Stated problem » Extract the text of every entry below exactly; leave images out.

--*--

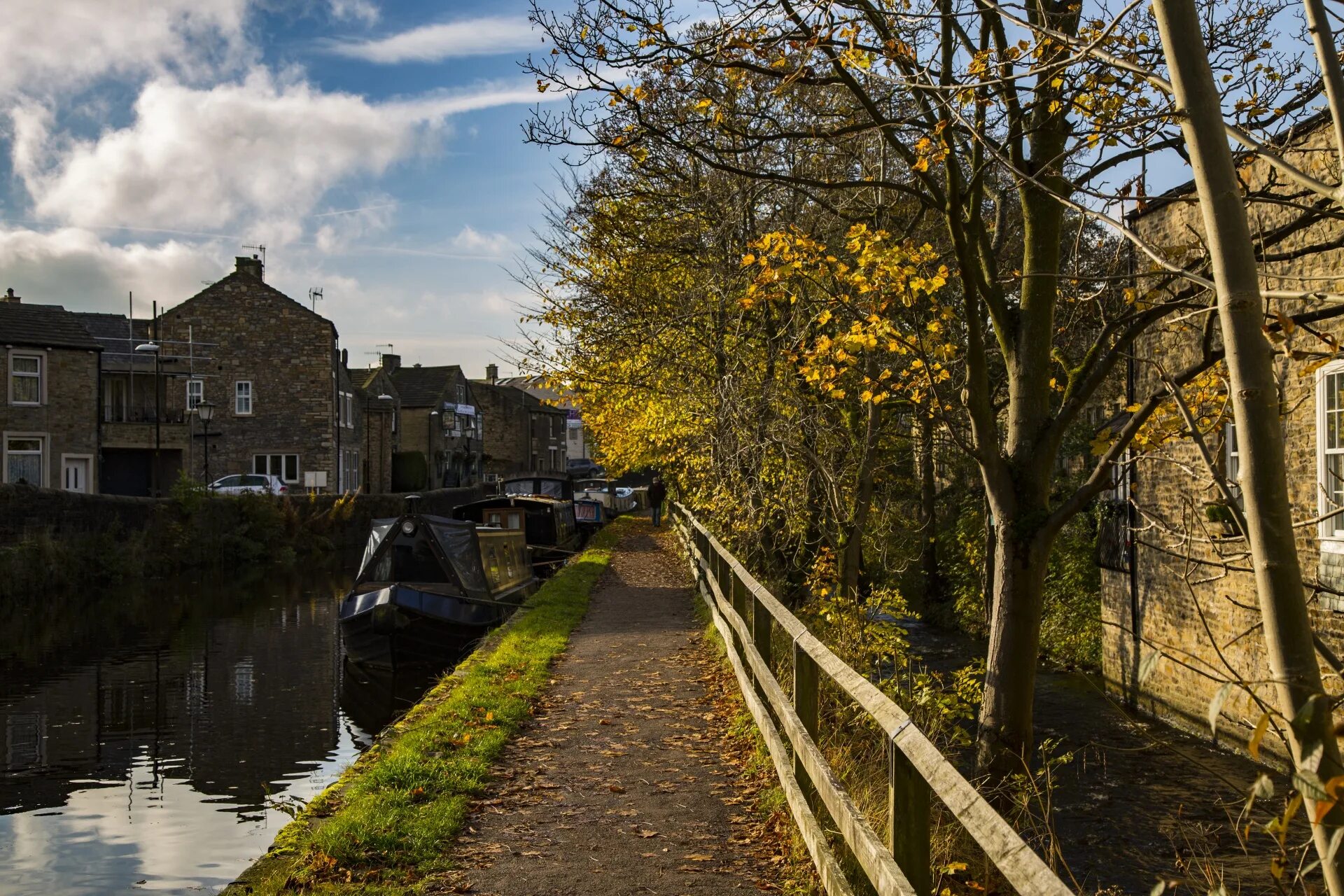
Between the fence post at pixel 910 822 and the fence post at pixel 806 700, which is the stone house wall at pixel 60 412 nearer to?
the fence post at pixel 806 700

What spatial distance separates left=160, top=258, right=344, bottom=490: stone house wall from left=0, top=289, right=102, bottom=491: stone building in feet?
39.0

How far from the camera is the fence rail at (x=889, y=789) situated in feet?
11.1

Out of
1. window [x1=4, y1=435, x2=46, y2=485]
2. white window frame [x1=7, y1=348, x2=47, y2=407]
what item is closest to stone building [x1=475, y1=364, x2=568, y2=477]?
window [x1=4, y1=435, x2=46, y2=485]

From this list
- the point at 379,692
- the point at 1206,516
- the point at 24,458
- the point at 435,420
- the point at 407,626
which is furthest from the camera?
the point at 435,420

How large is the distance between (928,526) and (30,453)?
30.1 meters

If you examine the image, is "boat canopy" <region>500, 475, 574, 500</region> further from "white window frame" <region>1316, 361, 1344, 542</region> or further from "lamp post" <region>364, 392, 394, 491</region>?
"white window frame" <region>1316, 361, 1344, 542</region>

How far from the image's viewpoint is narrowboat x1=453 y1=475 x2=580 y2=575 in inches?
1372

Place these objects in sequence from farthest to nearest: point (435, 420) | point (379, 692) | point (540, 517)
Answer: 1. point (435, 420)
2. point (540, 517)
3. point (379, 692)

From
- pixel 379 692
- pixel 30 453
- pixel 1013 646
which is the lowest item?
pixel 379 692

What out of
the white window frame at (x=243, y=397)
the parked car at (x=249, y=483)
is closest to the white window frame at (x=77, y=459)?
the parked car at (x=249, y=483)

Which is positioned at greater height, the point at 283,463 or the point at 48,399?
the point at 48,399

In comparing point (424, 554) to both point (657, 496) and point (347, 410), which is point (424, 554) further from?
point (347, 410)

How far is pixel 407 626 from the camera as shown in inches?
774

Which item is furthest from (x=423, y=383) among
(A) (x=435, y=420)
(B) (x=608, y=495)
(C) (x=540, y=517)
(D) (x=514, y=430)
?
(C) (x=540, y=517)
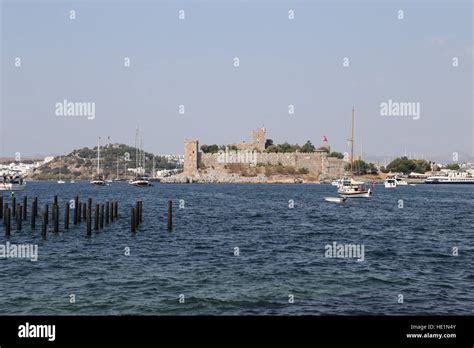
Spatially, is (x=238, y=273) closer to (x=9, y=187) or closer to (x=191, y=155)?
(x=9, y=187)

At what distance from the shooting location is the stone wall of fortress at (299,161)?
182375 mm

--*--

Exercise solution »
Between the fence post at pixel 910 822 and the fence post at pixel 806 700, which is the stone house wall at pixel 60 412 nearer to?
the fence post at pixel 806 700

What spatial distance separates left=160, top=258, right=344, bottom=490: stone house wall from left=0, top=289, right=102, bottom=491: stone building in feet?
39.0

How far from the camera is the fence rail at (x=889, y=789) situated in feet?
11.1

Out of
1. window [x1=4, y1=435, x2=46, y2=485]
2. white window frame [x1=7, y1=348, x2=47, y2=407]
what item is closest to stone building [x1=475, y1=364, x2=568, y2=477]?
window [x1=4, y1=435, x2=46, y2=485]

From this list
- the point at 379,692
- the point at 1206,516
- the point at 24,458
- the point at 435,420
- the point at 407,626
which is furthest from the camera?
the point at 435,420

How large is the distance between (928,526) and (30,453)?
30.1 meters

If you examine the image, is "boat canopy" <region>500, 475, 574, 500</region> further from "white window frame" <region>1316, 361, 1344, 542</region> or further from "lamp post" <region>364, 392, 394, 491</region>?
"white window frame" <region>1316, 361, 1344, 542</region>

How far from the image's viewpoint is narrowboat x1=453 y1=475 x2=580 y2=575 in inches?
1372

Place these objects in sequence from farthest to nearest: point (435, 420) | point (379, 692) | point (540, 517)
Answer: 1. point (435, 420)
2. point (540, 517)
3. point (379, 692)

From
- pixel 379 692
- pixel 30 453
- pixel 1013 646
which is the lowest item?
pixel 379 692

What out of
the white window frame at (x=243, y=397)
the parked car at (x=249, y=483)
is closest to the white window frame at (x=77, y=459)?
the parked car at (x=249, y=483)

Which is positioned at greater height, the point at 283,463 or the point at 48,399?
the point at 48,399

In comparing point (424, 554) to both point (657, 496) and point (347, 410), which is point (424, 554) further from?
point (347, 410)

How far is pixel 407 626 from the camera as shown in inches?
774

Which item is furthest from (x=423, y=383) among
(A) (x=435, y=420)
(B) (x=608, y=495)
(C) (x=540, y=517)
(D) (x=514, y=430)
?
(C) (x=540, y=517)
Spatially, is (x=238, y=273) closer to (x=9, y=187) or closer to (x=191, y=155)?
(x=9, y=187)

At what distance from the shooting location is the stone wall of fortress at (299,161)?
182375 mm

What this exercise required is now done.